EXTRACT TO READ:
----
Ubiquitous Tech Predictions – Mobile Edition

Every year there are a bunch of articles this time of year predicting what will happen in 2012. So I’ll join the fray and reference a few with my own thoughts, mostly about mobility.

Mark W. Smith from the Detroit Free Press

  • BlackBerry users continue their exodus
    This is low-hanging fruit. I’ve been on this bandwagon for a while. I’ll amend his prediction to say RIM abandons the North American market for the third world, where they are currently making their money. They will focus on the BES in the North American marketplace. If they were smart they would focus on enterprise customers instead of consumers, but there is no evidence of good decision making at RIM. RIM should be bought by Google for the BES business alone in order to help Google get a foot hold in the enterprise back-end space. If not Google, the next most likely buyer is Microsoft, followed by Amazon.
  • Apple Releases the iPad3
    I think the iPad3 will be incremental, like the iPhone 4S, but will continue to dominate the consumer space. With no real competition at this point, there is little incentive for Apple to introduce innovative features that may be hit-or-miss. The real prediction in the tablet space will be Windows 8. Business are craving an enterprise-oriented tablet, and the inclusion of Microsoft Office will make Windows 8 tablets sell like crazy to business customers. Business users want Excel and PowerPoint on their tablets in meetings. The lack of Office on a Windows 8 tablet or late delivery will kill the platform.
----
DATA EXCERPT:

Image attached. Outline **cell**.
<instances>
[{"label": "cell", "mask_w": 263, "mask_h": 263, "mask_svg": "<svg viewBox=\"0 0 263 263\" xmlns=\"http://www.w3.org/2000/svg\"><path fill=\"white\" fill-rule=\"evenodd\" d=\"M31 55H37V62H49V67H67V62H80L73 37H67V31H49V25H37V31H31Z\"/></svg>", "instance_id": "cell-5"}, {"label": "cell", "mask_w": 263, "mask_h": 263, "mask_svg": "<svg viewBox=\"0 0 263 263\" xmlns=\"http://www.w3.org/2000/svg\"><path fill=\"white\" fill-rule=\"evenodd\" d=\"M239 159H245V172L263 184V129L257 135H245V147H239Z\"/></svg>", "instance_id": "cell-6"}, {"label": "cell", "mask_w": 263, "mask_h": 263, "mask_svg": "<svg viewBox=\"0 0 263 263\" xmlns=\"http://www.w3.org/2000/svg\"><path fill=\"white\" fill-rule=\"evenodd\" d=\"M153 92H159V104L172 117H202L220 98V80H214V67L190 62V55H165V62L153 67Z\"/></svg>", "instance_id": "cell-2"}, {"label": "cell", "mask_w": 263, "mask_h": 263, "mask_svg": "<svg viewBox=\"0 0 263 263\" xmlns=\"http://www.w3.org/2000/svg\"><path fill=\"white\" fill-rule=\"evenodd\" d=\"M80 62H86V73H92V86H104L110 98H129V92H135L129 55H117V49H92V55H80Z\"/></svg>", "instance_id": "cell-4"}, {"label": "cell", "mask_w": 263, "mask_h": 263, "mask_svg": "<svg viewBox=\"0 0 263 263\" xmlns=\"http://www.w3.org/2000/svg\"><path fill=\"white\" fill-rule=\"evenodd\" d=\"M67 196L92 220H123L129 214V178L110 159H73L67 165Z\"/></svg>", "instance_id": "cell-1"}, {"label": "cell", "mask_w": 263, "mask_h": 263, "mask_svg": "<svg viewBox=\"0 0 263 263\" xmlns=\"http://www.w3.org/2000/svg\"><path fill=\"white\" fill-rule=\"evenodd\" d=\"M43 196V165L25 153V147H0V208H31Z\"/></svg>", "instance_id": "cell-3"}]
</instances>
----
WORK INSTRUCTIONS:
a) According to the predictions post, what will RIM focus on in the North American marketplace?
b) List every company that the predictions post names as a possible buyer of RIM.
c) Reproduce word for word the part of the predictions post that begins at the words "Every year there" and stops after "followed by Amazon.".
The data comes from a different source than the predictions post.

OUTPUTS FOR THE TASKS:
a) The BES.

b) Google, Microsoft, Amazon

c)
Every year there are a bunch of articles this time of year predicting what will happen in 2012. So I’ll join the fray and reference a few with my own thoughts, mostly about mobility.

Mark W. Smith from the Detroit Free Press

  • BlackBerry users continue their exodus
    This is low-hanging fruit. I’ve been on this bandwagon for a while. I’ll amend his prediction to say RIM abandons the North American market for the third world, where they are currently making their money. They will focus on the BES in the North American marketplace. If they were smart they would focus on enterprise customers instead of consumers, but there is no evidence of good decision making at RIM. RIM should be bought by Google for the BES business alone in order to help Google get a foot hold in the enterprise back-end space. If not Google, the next most likely buyer is Microsoft, followed by Amazon.